Mr Justice Warby QC, hearing the challenge at the High Court in Birmingham, quashed the original injunction but immediately imposed a fresh interim order, with varied conditions, which still bans protests from outside the school's gates.
He said: "I find it likely the claimant (city council) will establish at trial some of the protesting has gone beyond lawful limits and strayed into harassing, alarming or distressing conduct, through its persistence, timing and context."
A full trial to consider the injunction is set to take place between 22-31 July.
Following the original injunction, the protesters last Friday held a protest outside the exclusion zone.
In a statement about the decision to maintain the exclusion zone, the NAHT headteachers' union, which has been supporting the schools affected by the protests, said: "This is welcome news. Staff and pupils at Anderton Park need peace and calm during the final weeks of term.
“Staff have had to endure threats against their careers and their personal safety.
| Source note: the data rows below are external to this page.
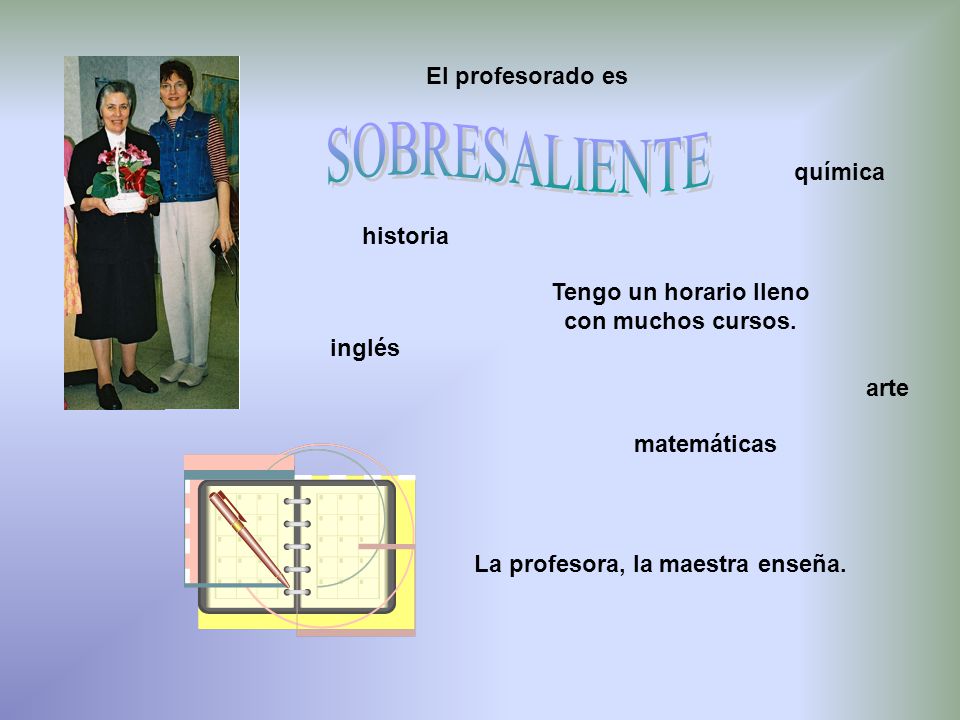 El profesorado es

SOBRESALIENTE

química

historia

Tengo un horario lleno con muchos cursos.

inglés

arte

matemáticas

La profesora, la maestra enseña.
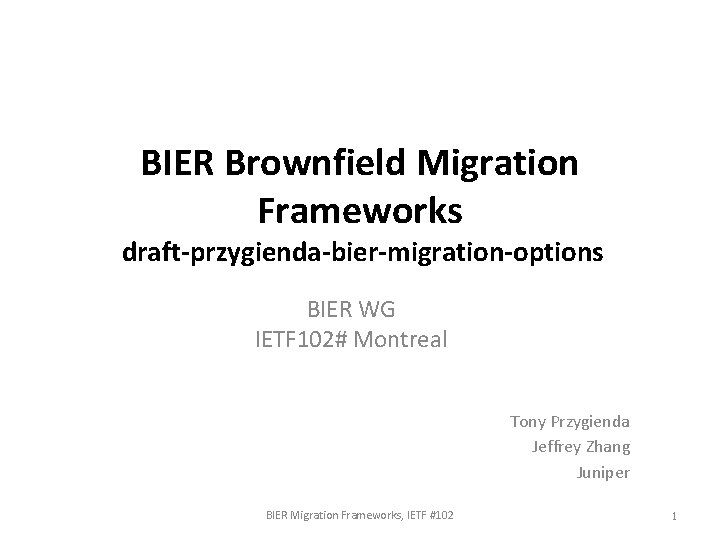 BIER Brownfield Migration Frameworks
draft-przygienda-bier-migration-options

BIER WG
IETF102# Montreal

Tony Przygienda
Jeffrey Zhang
Juniper

BIER Migration Frameworks, IETF #102

1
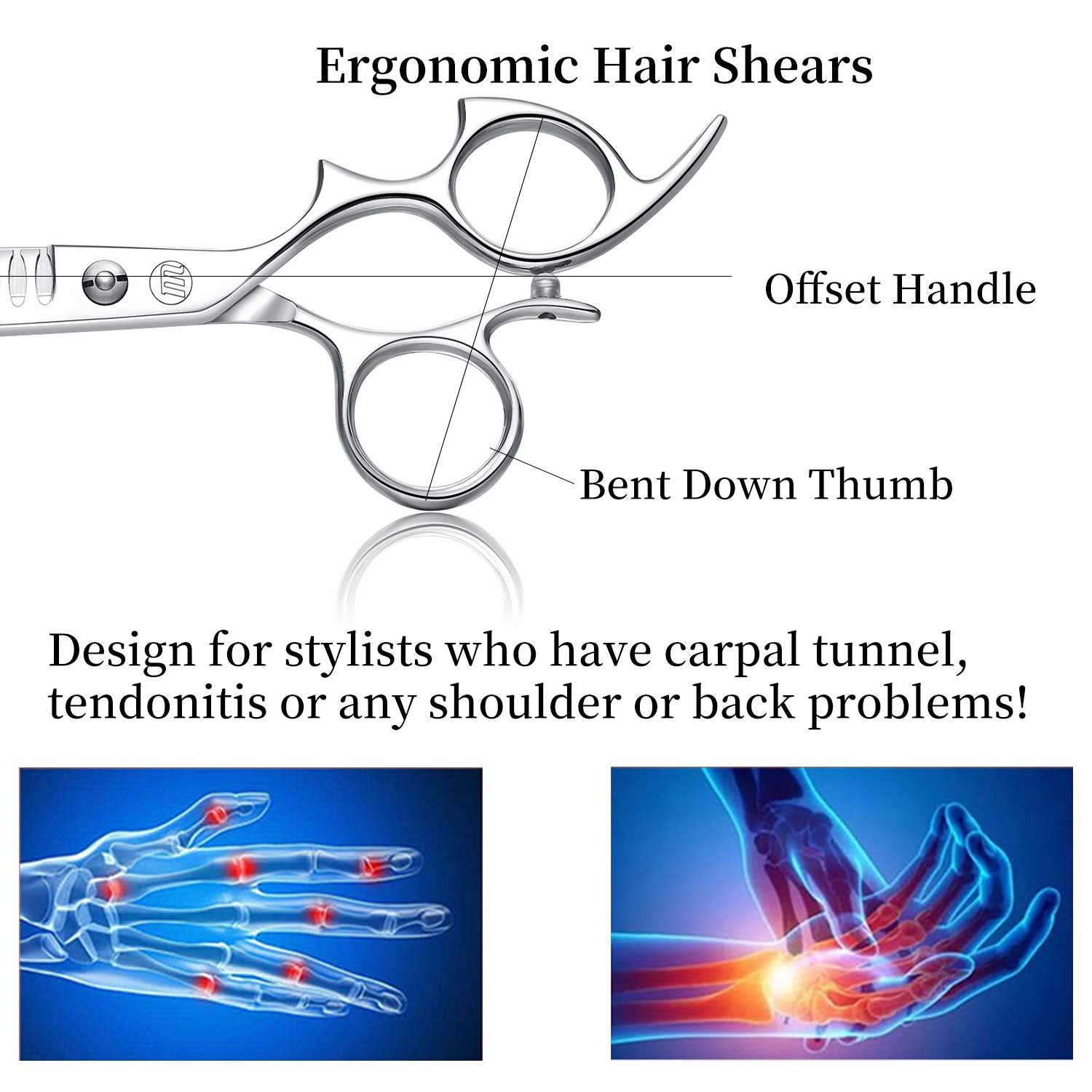 Ergonomic Hair Shears

Offset Handle

Bent Down Thumb

Design for stylists who have carpal tunnel, tendonitis or any shoulder or back problems!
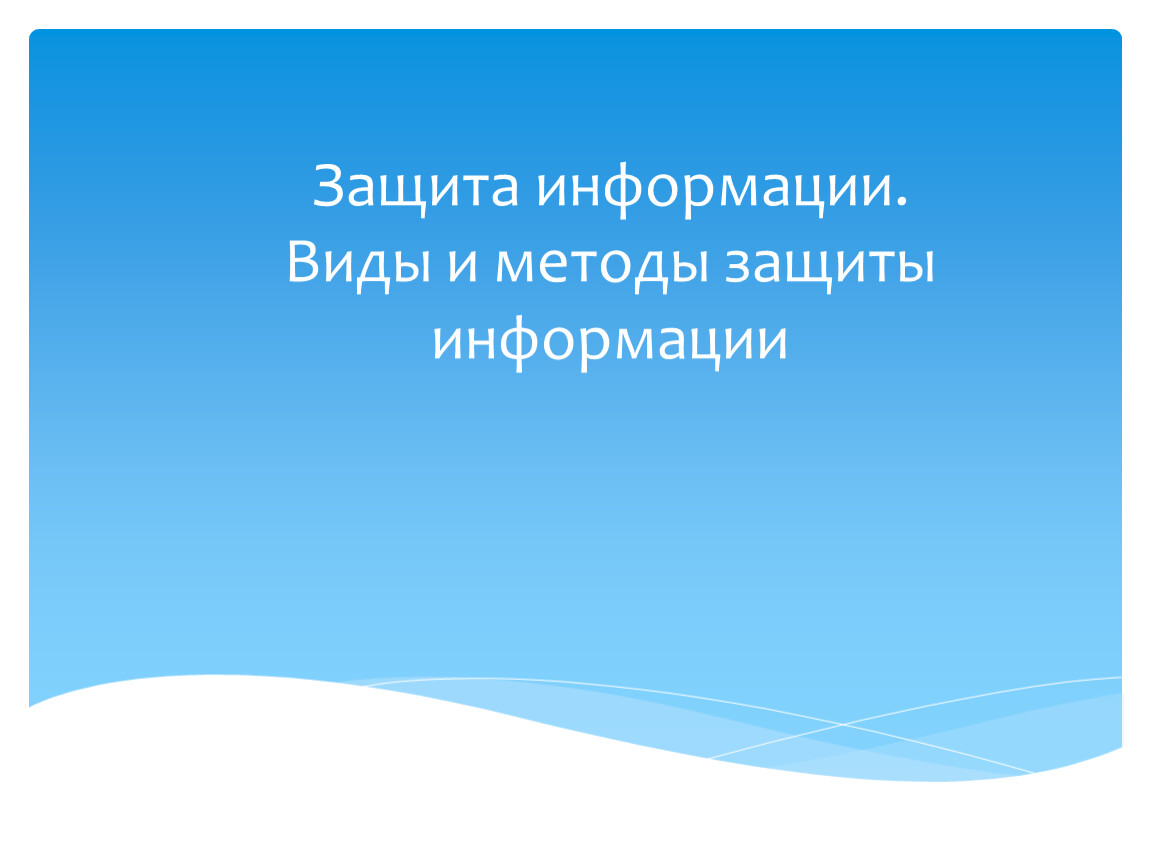 Защита информации. Виды и методы защиты информации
Very young children have had to walk past demonstrators wielding megaphones, which is clearly unacceptable.
"The protests have not been conducted in a respectful or tolerant manner and they should be brought to an end now.
“This decision sends a clear message that these protests should end, and that protests should not be staged at other schools in Birmingham or anywhere else.
"NAHT is hosting a briefing in Westminster tomorrow for all MPs where we will be calling for the government to give clarity so that no more schools are faced with the kind of demonstrations that we have seen in Birmingham."